The Western Energy Imbalance Market (EIM) Governing Body on Sept. 6 approved the rule changes for generators that are within the EIM but outside the ISO. (See EIM Body Approves Generator Loss Modeling Plan.) Body Chairman Doug Howe on Tuesday urged the CAISO board to carefully implement the proposal.

caiso ras generator contingencies
The CAISO Board of Governors Met in Folsom on Tuesday | © RTO Insider

Howe said the change will increase the efficiency of the real-time market across the EIM, improve dispatch and lead to more accurate market prices. But he also urged the ISO to ensure the new rule doesn’t create market abuse or too much complexity.

Southern California Edison raised concerns that the program would create a new value stream that could incentivize participants to pursue RAS rather than building new transmission. A company representative questioned whether generators on RAS should be rewarded with higher locational prices.

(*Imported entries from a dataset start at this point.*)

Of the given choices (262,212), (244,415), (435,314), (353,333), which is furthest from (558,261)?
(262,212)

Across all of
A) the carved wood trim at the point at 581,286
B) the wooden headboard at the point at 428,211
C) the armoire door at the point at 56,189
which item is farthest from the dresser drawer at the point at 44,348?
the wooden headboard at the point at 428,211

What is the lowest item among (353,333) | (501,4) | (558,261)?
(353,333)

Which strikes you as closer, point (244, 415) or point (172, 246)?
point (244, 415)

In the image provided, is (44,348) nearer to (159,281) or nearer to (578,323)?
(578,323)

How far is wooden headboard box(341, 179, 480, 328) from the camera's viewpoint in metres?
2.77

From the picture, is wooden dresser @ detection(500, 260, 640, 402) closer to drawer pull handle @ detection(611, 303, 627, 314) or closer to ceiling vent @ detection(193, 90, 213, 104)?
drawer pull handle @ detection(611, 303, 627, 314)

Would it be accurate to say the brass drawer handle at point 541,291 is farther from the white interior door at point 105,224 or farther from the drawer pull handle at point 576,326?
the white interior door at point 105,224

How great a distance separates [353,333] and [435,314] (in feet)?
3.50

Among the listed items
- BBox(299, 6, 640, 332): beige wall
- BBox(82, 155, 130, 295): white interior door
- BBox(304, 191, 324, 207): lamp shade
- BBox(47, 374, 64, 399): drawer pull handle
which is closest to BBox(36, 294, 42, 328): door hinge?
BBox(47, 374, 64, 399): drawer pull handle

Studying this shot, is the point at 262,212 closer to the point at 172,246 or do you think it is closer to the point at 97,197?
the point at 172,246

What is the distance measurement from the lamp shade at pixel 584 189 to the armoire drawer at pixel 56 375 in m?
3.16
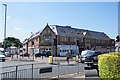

Trying to value RAS resources “gives us pause,” and the implementation should be carefully monitored, said SCE Director of State Legislative Policy Catherine Hackney. SCE has thousands of megawatts of generation under RAS.

“We need to be vigilant about watching and being wary and being able to respond if things don’t go exactly how we like,” Hackney said.

When it unveiled the proposal in May 2016, CAISO said it had more than 20 RAS modeled within its own system, with more throughout the Western Interconnection. (See Stakeholders Wary of CAISO Contingency Modeling.) The ISO currently factors RAS into its market operations through adjustments to its market software but views that approach as inadequate.